The Medigap Underwriting Community – A Growth Story

November 08, 2016| By John Najarian | Medicare Supplement | English

Region: North America

In 2013 Gen Re and a couple of other Medigap insurance carriers formed the nucleus of what is now a thriving community - the Medigap Underwriting Study Group (MUSG). Consisting of 45 individuals from 30 different companies, most are direct-writing carriers ranging from small to large in size; other member types include reinsurance, third-party administration and underwriting services. All in all, we are a diverse group with a range of experiences and perspectives.

MUSG has been a growth story from the beginning – one that likely is a reflection of the industry’s growth as well. Considering that CSG Actuarial projects that annual new sales of Medigap will grow from about $4.2 billion this year to about $6.8 billion a decade from now, it is no wonder we are seeing an increase in carriers seeking to enter this market for the first time. In addition, given the industry’s evolution, MUSG has become a valuable resource for Medigap carriers new and old to learn from their peers and evaluate and refine their underwriting practices.

Does your company accept applications when the agent has not met with the customer in person to complete and sign the application? What are the top three reasons your company will decline a Med Supp application? Do you consider a corneal transplant to be an organ transplant? What type of documentation do you require, if anything, for guarantee issue applications? Does your company use any special practices for claims submitted while the policy is in the grace period for late premium payment? These are examples of the many questions asked and answered by MUSG members in the surveys we conduct several times each year. For each project, Gen Re analyzes and reports the trends and issues that are most concerning and timely.

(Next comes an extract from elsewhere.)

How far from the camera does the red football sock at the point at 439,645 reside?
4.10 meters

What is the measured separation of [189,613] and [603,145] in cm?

Recently, we asked members about premium rate reductions offered to applicants who are not users of tobacco - whether their application also asks about other forms of nicotine delivery, and the “look-back” period (1, 2 or 5 years) for this question. Based on their responses, we’ve been able to show that carriers take different approaches to these elements, including how much the premium can be discounted. In such a competitive market for a standardized product, premium cost is a major factor for consumers and agents, so knowing where they stand helps carriers decide to stay the course or take new approaches.

A couple of years ago, assisted by MUSG, Gen Re conducted the first-ever Medigap Underwriting Consistency Survey. The results were quite interesting. Overall, this survey provided excellent opportunities for industry benchmarking and for uncovering training needs within underwriting teams. One company, for example, shared that “Additional training was provided for staff to enhance consistency in responses. The Medical Director reviewed the criteria where noted inconsistency was found and clearer instructions were provided.”

We are always looking to add new carriers to MUSG. More data is better data, and better data helps us gain additional insights.